Too often, alas! when the modern preacher of the true prophetic order raises his voice in protest against entrenched wrongs and outrages against the God of justice and righteousness, he is unctuously advised to "preach the simple gospel," by those who seem oblivious to the call of the prophet of old and of our Lord and Master to "preach the gospel to the poor; . . . to heal the broken-hearted, to preach deliverance to the captives, . . . to set at liberty them that are bruised." Or else he is solemnly enjoined to point his periods and trim his words with punctilious precision and exacting nicety, lest they offend the sense of propriety cherished by some of his hearers. It has been well observed that in being too correct we may miss the truth. When a warden, while consulting Bishop Lawrence, expressed a fear of calling a rector with too pronounced social views, the bishop replied, "We may possibly get a rector of such correct and careful habits that he will reach no one. We must take some chances, break away from some conventionalities, and so move in among the people as to gain their interest."
[The Congregationalist and Christian World]
Doubtings and debates are quite natural in the circumstances of the war. They are natural also in the conditions of our ordinary lives, and have compelled a wholesome unwillingness to dogmatize, in America as well as in Great Britain. We are far less ready to limit the mercy of God in order to fit a formula of theological systems and the opinions of our forefathers. We are agreed, however, in believing that the experiences in this or any other world are one in the necessity of a communicated life from above, for any true and happy share in the divine experience which Christ came to reveal and impart. We shall do well if we concentrate, attention upon the need and necessity of this life from above, without dogmatizing upon invariable methods of God's working or limiting God to activity at fixed times in the experience of the soul.

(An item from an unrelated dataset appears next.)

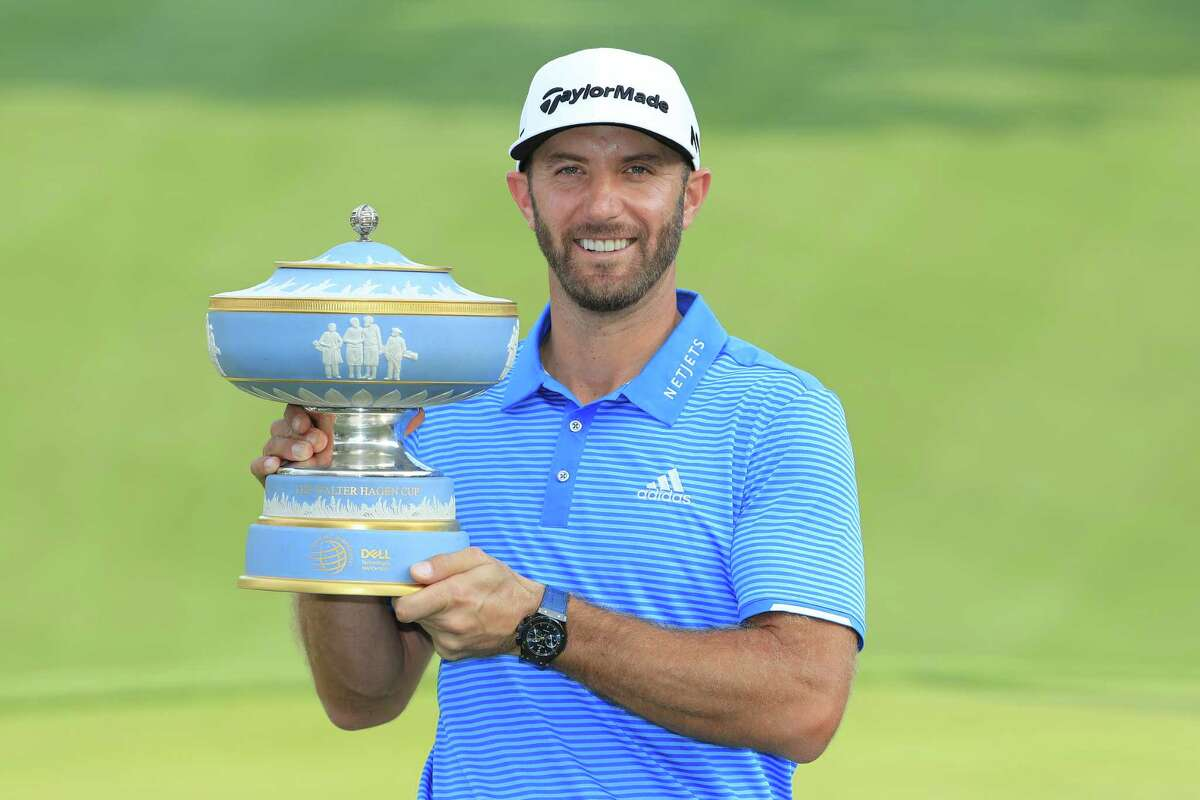 AUSTIN, TX - MARCH 26: Dustin Johnson of the USA poses with the trophy after winning the World Golf Championships-Dell Technologies Match Play at the Austin Country Club on March 26, 2017 in Austin, Texas. (Photo by Richard Heathcote/Getty Images) ORG XMIT: 686971373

[John Hunter, D.D., in The Homiletic Review]
What we see around us is not a world really redeemed, but only a world that is being redeemed. The actual redemption of humanity is coincident with its moral and spiritual progress, and can be accomplished only by the slow and constant operation of the spirit and power of God. But the divine power is no abstraction, and the divine spirit no wandering ghost. The unity of power is not God, nor man, in isolation. God in the world, reconciling it to Himself, means God and man working together; the divine power and spirit in human hearts and lives, permeating and quickening them as the infusion of a higher life. The atonement is still in process of completion. Into the Son's work, which is also the Father's, we are called to enter; called to hasten, by our life and labor, the time of the great reconciliation, when man's moral being shall be received into the unity of creation, and things in heaven and on earth shall be one, and God, that is good, be All-in-all.
[John C. Seegers in American Lutheran Survey]
The Reformation was a spiritual victory. It was a triumph within the soul. It was an inner experience before it was an historical fact. But spiritual triumphs affect the entire man; they are never confined to the soul; they are never isolated. And therefore the church was not the only beneficiary of this great conquest; every phase of human life felt the power of its divine impact. It emancipated the human mind. The fetters of a worn-out philosophy were shattered and an unrestrained, free inquiry and research became possible. It made illiteracy unnecessary, and if followed consistently, a godless literacy impossible. It pervaded the sphere of civil life.
[Zion's Herald]
The man who abides in Christ is perpetually at home; into the soul that has made its peace with God the Father, the Master mystically enters to sup—and stay. Amid the changes that are constantly occurring in this shifting and unsatisfying world, men need more and more to lay stress on the things that do abide.